*** Text shown ***

Expectations and confidence also go together. If we all have high expectations (academic and behavior) for all of our kids, they are much more likely to meet us. According to Edutopia supported by the George Lucas Foundation, “Conveying compassion for students while holding them to high standards can help improve equity in education.” This is from their June 26, 2019 article by Kristen Napper. She tells the story of a student who thought he was “dumb”, a word, like “smart”, should not be in our vocabulary at all. The article goes on to talk about how teachers, parents, administrators or caregivers who do not have high expectations for their children support the child’s notion that they are not able to do the hard work. If we do not ask them to do it, they know that they are less than they should be. Imagine what a life-long, crippling, and limiting self-esteme inner voice that child will have. What if we said that they could do it. What if we give them the confidence to try and fail and try again. What does that say about their abilities? As an educator, I felt pushed to dumb everything down, to not hold students to the academic standards dictated by our state, because administrators and parents pushed teachers that direction. What if we shifted that mindset? What if we held our kids to high expectations and then built confidence that they could do it? What does that look like if we all do this for our kids? But, be careful here! We can push too hard and we can lose students to that pressure. Again, every kids is unique and special, and we need to find the appropriate expectations for them and build, build, build confidence together.
This blog post is about our futures. What does the future look like for your child? Are they confident, kind? Do they hold themselves accountable for their actions and determination. How can we build confidence in them? How much success do they need to feel to know that they are capable? What would their future look like if they felt that way? We all can work together to make this happen… but it takes a village.

*** End of Text shown ***
*** Excerpted data ***

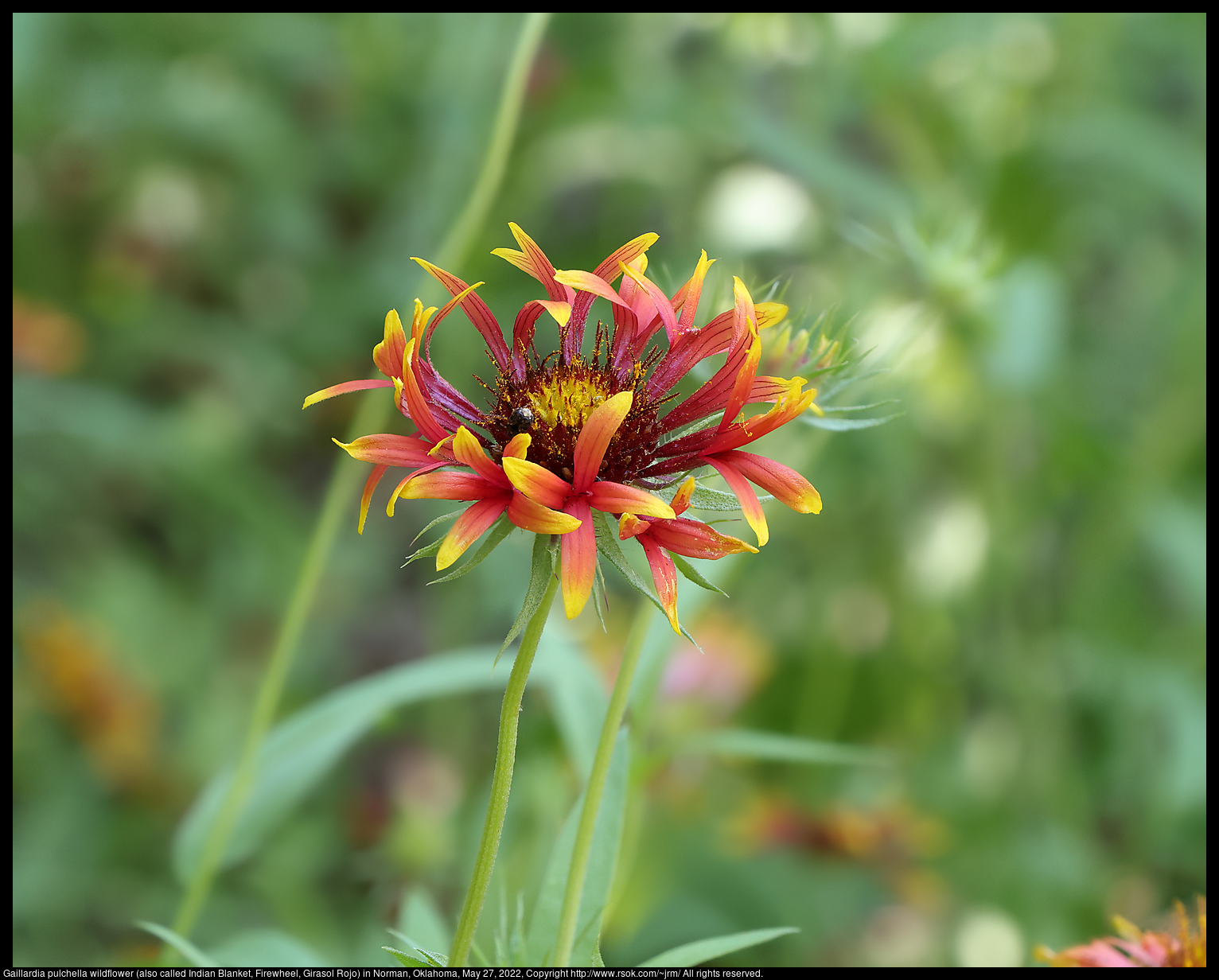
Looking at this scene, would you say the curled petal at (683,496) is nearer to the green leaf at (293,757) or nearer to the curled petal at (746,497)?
the curled petal at (746,497)

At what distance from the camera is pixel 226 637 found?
190cm

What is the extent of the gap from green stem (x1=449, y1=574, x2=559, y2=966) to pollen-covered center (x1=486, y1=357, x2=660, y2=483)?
0.41 feet

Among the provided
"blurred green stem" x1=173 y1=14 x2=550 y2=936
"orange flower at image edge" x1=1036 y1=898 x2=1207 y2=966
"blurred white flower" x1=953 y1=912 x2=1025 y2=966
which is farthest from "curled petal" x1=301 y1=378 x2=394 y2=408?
"blurred white flower" x1=953 y1=912 x2=1025 y2=966

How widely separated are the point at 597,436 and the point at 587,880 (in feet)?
0.87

*** End of Excerpted data ***

▶ [Apply what you read]
(1) Translate this sentence from the blog post on expectations and confidence into Spanish: "We can push too hard and we can lose students to that pressure."
(2) In the blog post on expectations and confidence, retype the passage between "This blog post" and "takes a village.", inclusive.

▶ [Numbered answers]
(1) Podemos presionar demasiado y podemos perder a los estudiantes por esa presión.

(2)
This blog post is about our futures. What does the future look like for your child? Are they confident, kind? Do they hold themselves accountable for their actions and determination. How can we build confidence in them? How much success do they need to feel to know that they are capable? What would their future look like if they felt that way? We all can work together to make this happen… but it takes a village.